The default port is 8000. A few options worth knowing:

python -m http.server 9000              # use port 9000 instead of 8000
python -m http.server --bind 127.0.0.1  # localhost only — not reachable from other machines
python -m http.server --directory /path/to/share   # serve another folder without cd-ing (Python 3.7+)

--bind 127.0.0.1 is the safest way to test locally: the server is reachable only from your own machine.

That’s it. It is as easy as this to host your personal web server using Python. Please note that in some cases, your server may not be accessible from the remote computer. This may probably be because of your system’s firewall. You can stop the firewall temporarily using:

sudo systemctl stop firewalld

Don’t disable your firewall — open one port instead. Turning the firewall off exposes every service on your machine, not just this server. Prefer allowing the single port on a trusted network:

sudo ufw allow 8000/tcp            # Debian/Ubuntu (ufw)
sudo firewall-cmd --add-port=8000/tcp   # Fedora/RHEL (firewalld), add --permanent to persist

And remember what this server is: plain HTTP, no authentication. Anyone who can reach your-ip:8000 can read and download everything in the served directory. Only run it on networks you trust (home/office LAN), serve a directory that contains only what you mean to share, and stop it (Ctrl+C) when you’re done. Never expose it directly to the public internet — for that, use a real server (nginx/Apache) with TLS, or a tool like ngrok for a temporary authenticated tunnel.

Host a blog

Now, we will create a very simple blog, and host it on our personal server. I will copy the html and css codes from the w3schools.com.

mkdir mypersonalBlog
cd mypersonalBlog/
touch index.html
Creating and running a blog locally
Creating and running a blog locally

Now open the index.html page and copy and paste the codes from w3schools.com.

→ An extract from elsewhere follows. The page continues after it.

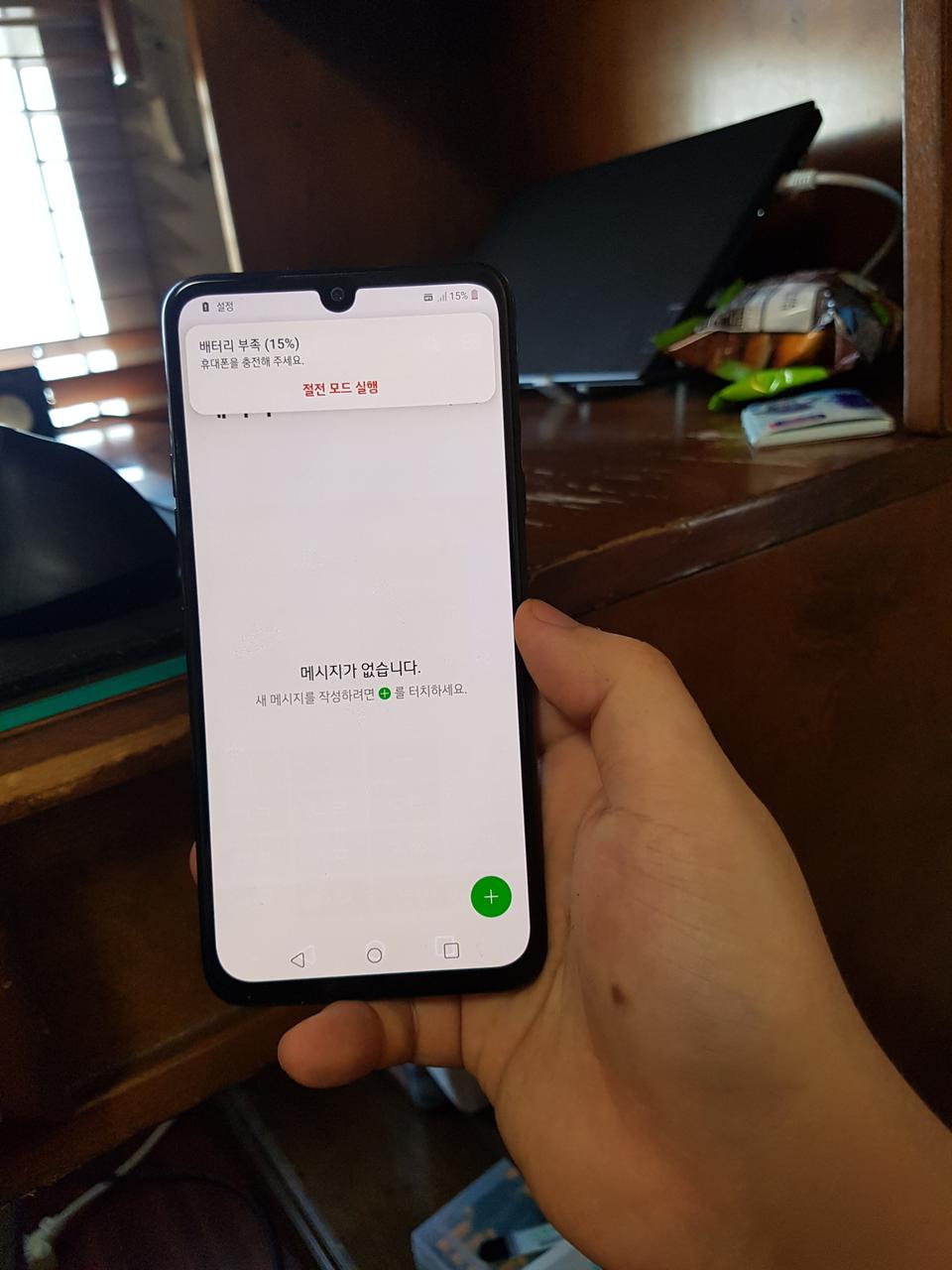 Lg v50s 팝니다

Next, you can start your server.

python -m http.server
The blog as seen from another computer
The blog as seen from another computer

Quick check: You run python -m http.server inside your home directory to send one file to a friend. What’s the risk?

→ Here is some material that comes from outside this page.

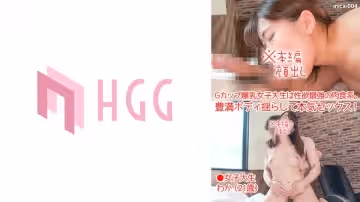 561MICA-004 女子大生：わか(21歳)，Gカップ爆乳女子大生は性慾最強の肉食系。豊満ボディ揺らして本気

  • None — it only shares the one file you intend
  • It serves your entire home directory to anyone who can reach the port — run it from a folder that contains only what you want to share
  • It permanently opens your machine to the internet
  • It encrypts the files, so only your friend can read them

Recap

  • python -m http.server = instant file sharing. Built into Python 3, it serves the current directory over your LAN — no install or config.
  • It’s Python 3’s SimpleHTTPServer. Use python3 -m http.server if python is Python 2.
  • Know the flags. Port number as an argument, --bind 127.0.0.1 to stay local-only, --directory to serve elsewhere (3.7+).
  • Treat it as insecure by default. No auth, no HTTPS — serve a purpose-built folder on a trusted network, open a single firewall port (don’t disable the firewall), and never expose it to the open internet.